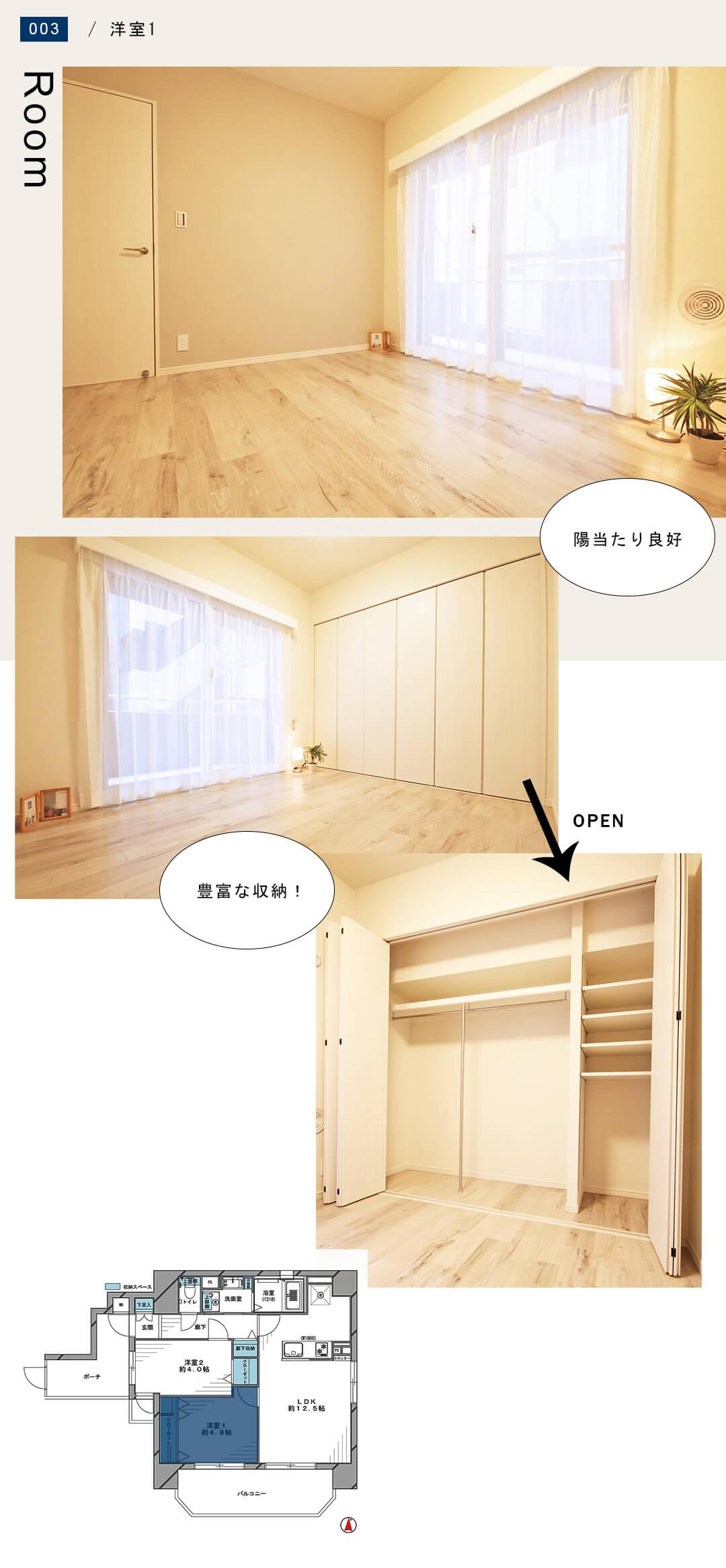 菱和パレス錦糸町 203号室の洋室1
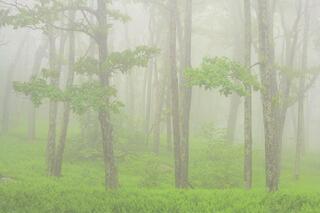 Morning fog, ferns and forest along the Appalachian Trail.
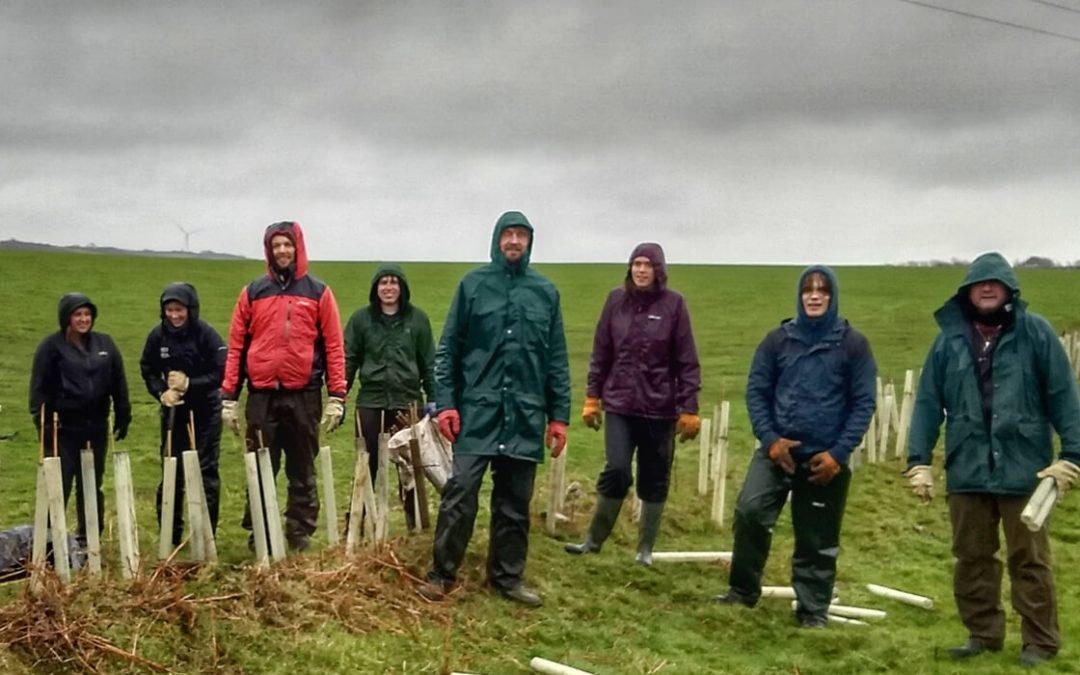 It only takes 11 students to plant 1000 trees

WHAT YOU HAVE TO DO: Nothing but an exact copy of the data above, minus its pictures, should appear in the response.

REPLY:
 菱和パレス錦糸町 203号室の洋室1
 Morning fog, ferns and forest along the Appalachian Trail.
 It only takes 11 students to plant 1000 trees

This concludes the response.